‘Bridging strategies’ key to achieving Vision 2020 goals
Programs that create a strong link between hospitals that provide clinical services and the communities that need those services are key to realizing the goals of Vision 2020, a study in sub-Saharan Africa suggests.
Susan Lewallen and colleagues at the Kilimanjaro Centre for Community Ophthalmology and other institutions analyzed two programs in rural east Africa that have been successful in meeting Vision 2020 goals, in order to determine how they achieved those goals. Administrators at the Kwale District Eye Centre program and the Kilimanjaro regional Vision 2020 program were interviewed to compare the methods used to increase the volume of cataract surgery in those regions.
Based on their findings, the study authors said “the development of ‘bridging strategies’ that create a strong link between hospitals providing clinical service and communities needing these services is a key component to realizing Vision 2020 goals in sub-Saharan Africa.”
Vision 2020 is a global initiative to eliminate avoidable cataract blindness by 2020. To achieve the goals of the program, the cataract surgical rate should be between 2,000 and 5,000 per million people per year.

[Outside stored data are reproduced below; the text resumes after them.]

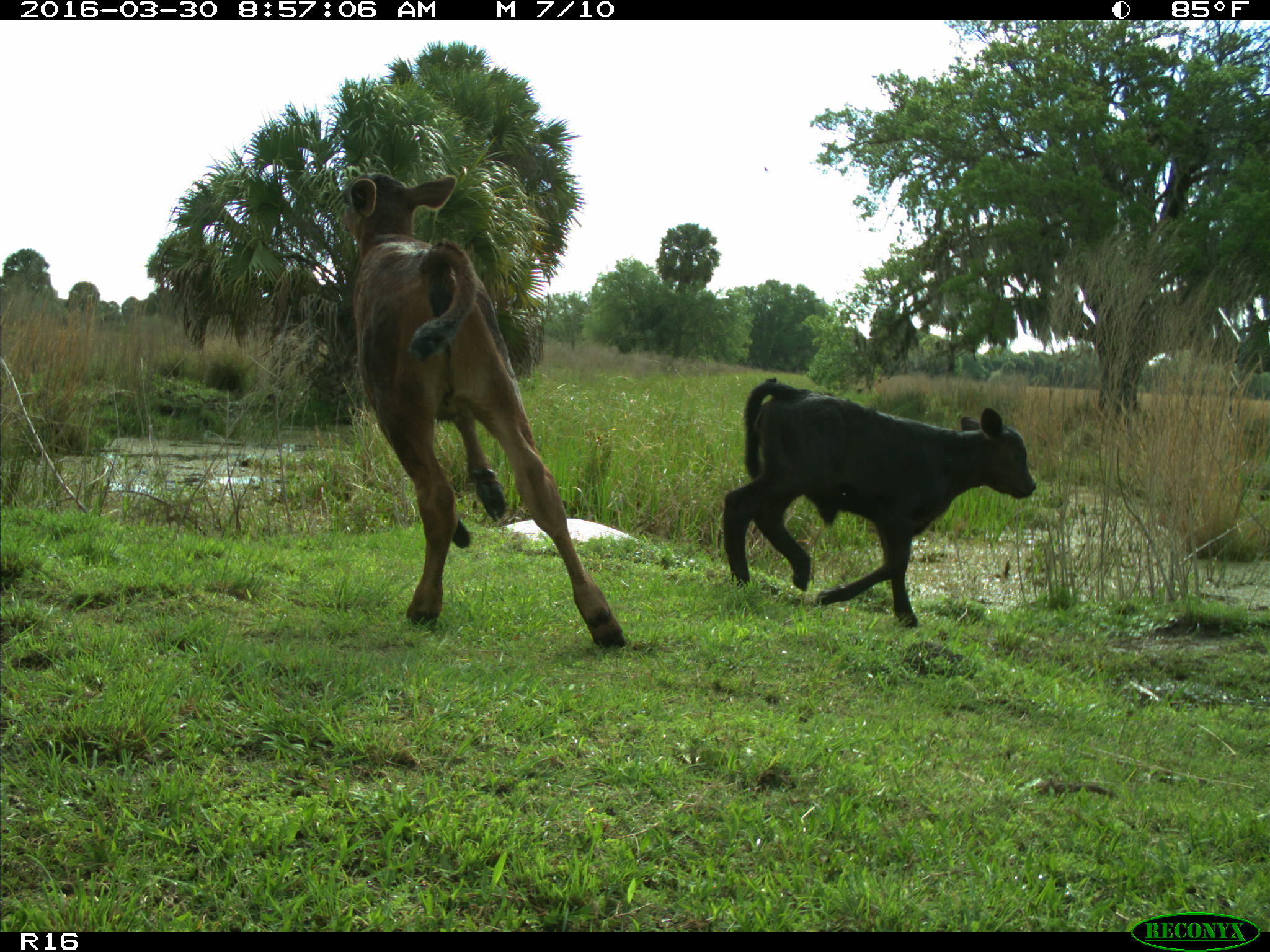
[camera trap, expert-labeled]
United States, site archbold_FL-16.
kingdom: Animalia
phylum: Chordata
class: Mammalia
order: Artiodactyla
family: Bovidae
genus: Bos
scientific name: Bos taurus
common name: domestic cow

In most sub-Saharan countries, the figure is less than 500 surgeries per million per year, according to the study authors.
The Kwale district has a population of about 600,000 and is predominantly rural; the Kilimanjaro region has a population of about 1.4 million and is also predominantly rural. In both areas, cataract accounts for about 50% of blindness, the study authors said.
Both areas had community-based eye care programs, but both initiated new programs when they realized Vision 2020 goals would not be met with their existing models. Both areas were able to increase the number of cataract surgeries performed — to 1,583 in the Kwale district and 1,165 in the Kilimanjaro region.
The study authors looked for elements that the two programs had in common that may have contributed to their success in raising cataract surgical volume. They found that programs in the communities and at the hospitals were closely linked so that they could increase capacity together; community programs were “patient friendly,” able to provide service in one stop; the examination team included people with enough skill to provide treatment and decide who is operable so that patients were not transported needlessly; and community-based visits were selected according to population distribution and were performed according to a regular schedule.
About 30% of people with cataract in the Kwale district decline surgery, even though the patient would not be required to pay for the service, the authors noted. In Kilimanjaro, most patients pay the full fee after counseling. There is a mechanism in place to serve those who cannot pay, but it is not mentioned in the advertising, the authors reported. They said they believe some patients without the necessary funds simply opt to go outside the Kilimanjaro area.
“We also note that the proportion of patients with operable cataract who attend sites in Kwale is about twice that in Kilimanjaro,” the authors said
The study is published in the October issue of the British Journal of Ophthalmology.